*Data in this exercise*.
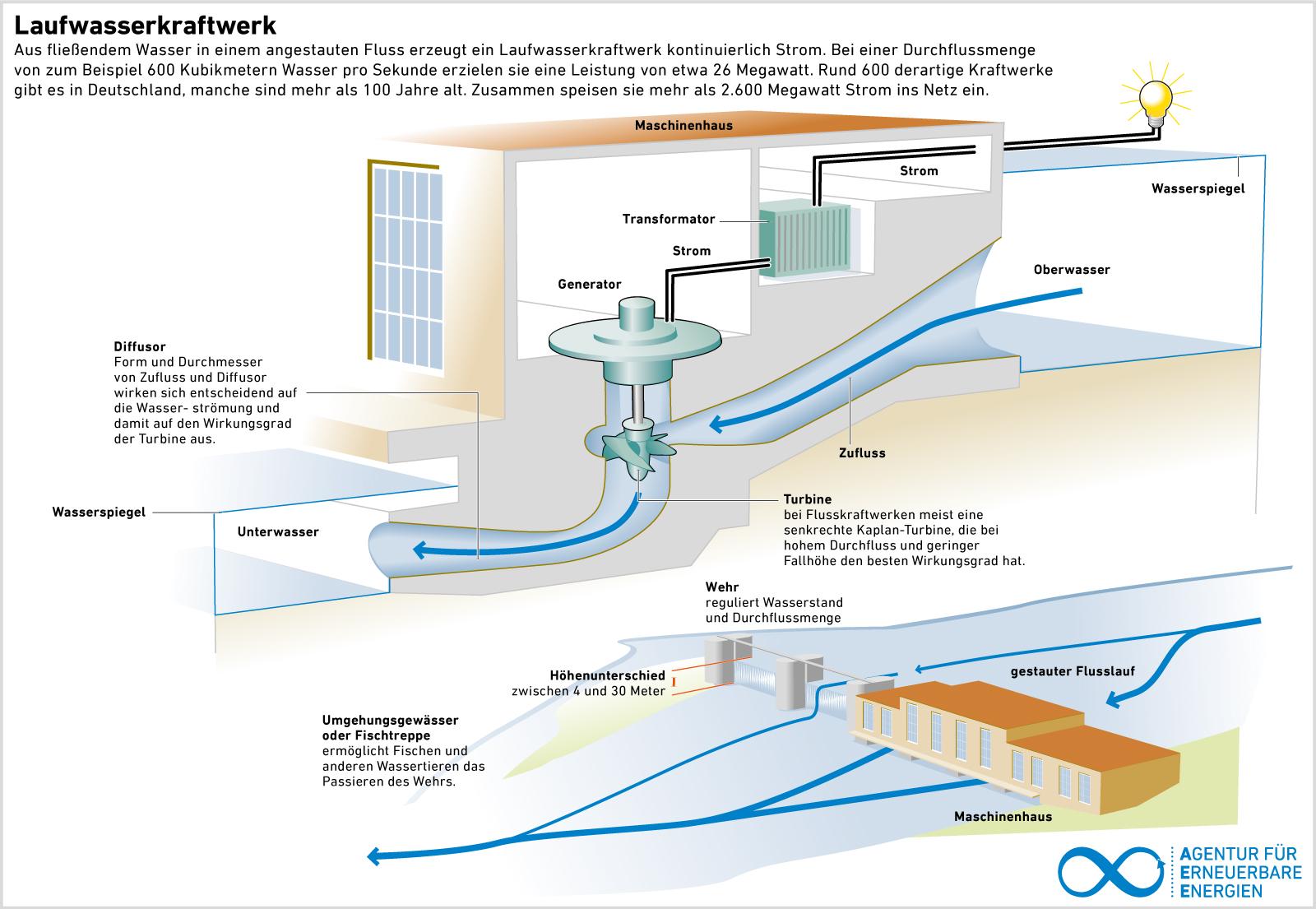 Wasserkraftwerke wie gibt deutschland 2016 es in viele Wissentest: Wissenstest:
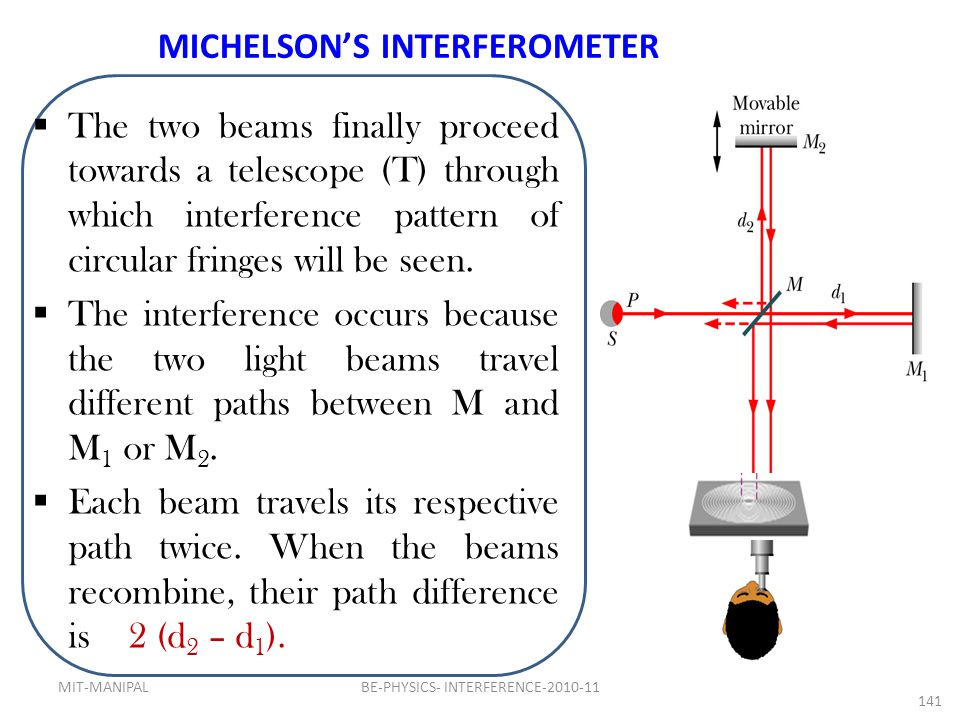 MICHELSON'S INTERFEROMETER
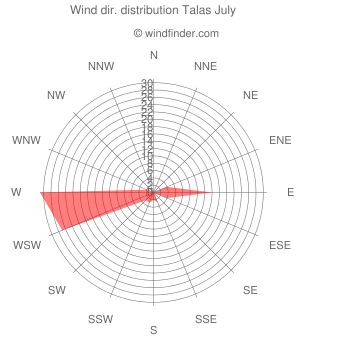 Wind direction distribution Talas July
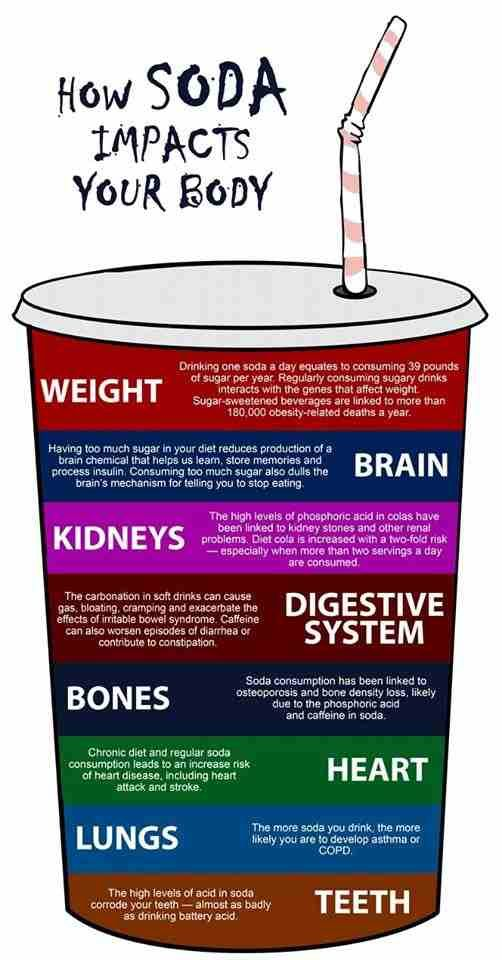 Is Soda Responsible For Childhood Obesity?  Maybe not entirely, but worth understanding the risk...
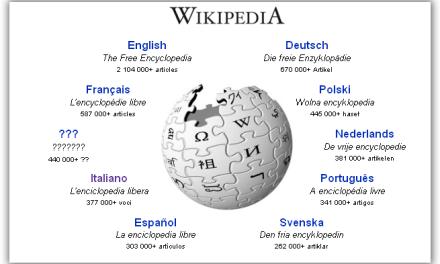 Wikipedia parla anche in dialetto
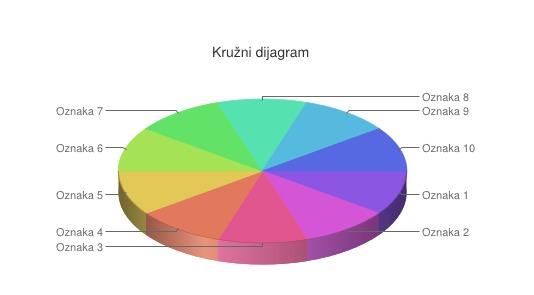 Google kružni dijagram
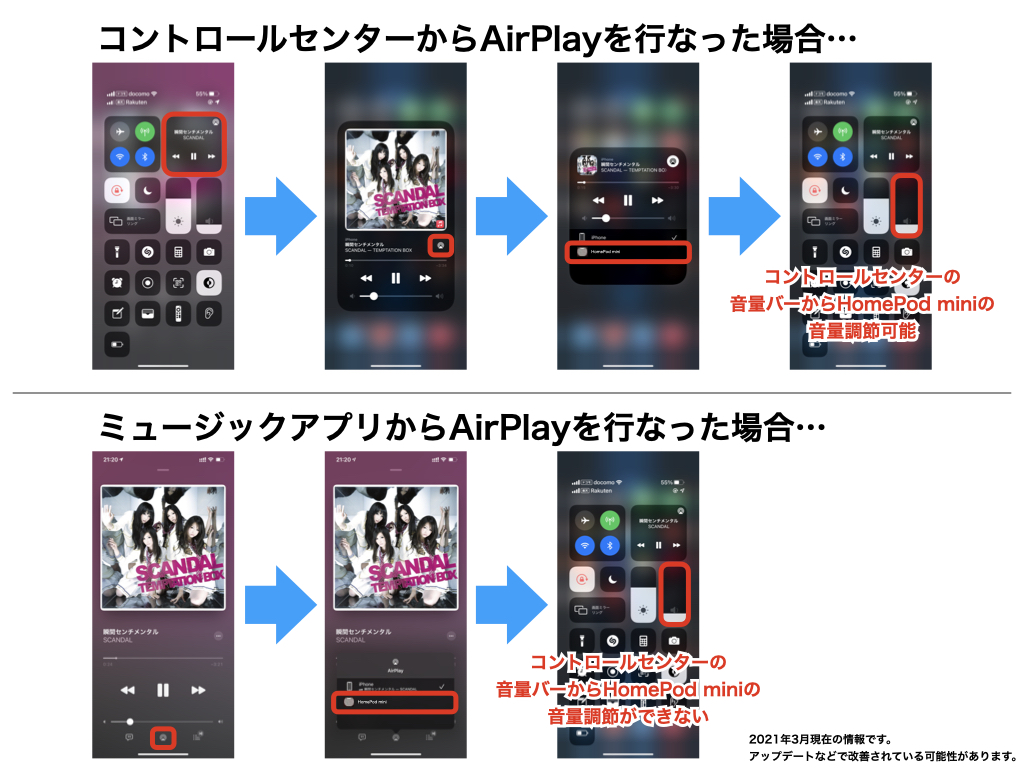 AirPlayの謎仕様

*Task to carry out*. Give all the lines above again, character for character, without pictures.

*Written answer*.
 Wasserkraftwerke wie gibt deutschland 2016 es in viele Wissentest: Wissenstest:
 MICHELSON'S INTERFEROMETER
 Wind direction distribution Talas July
 Is Soda Responsible For Childhood Obesity?  Maybe not entirely, but worth understanding the risk...
 Wikipedia parla anche in dialetto
 Google kružni dijagram
 AirPlayの謎仕様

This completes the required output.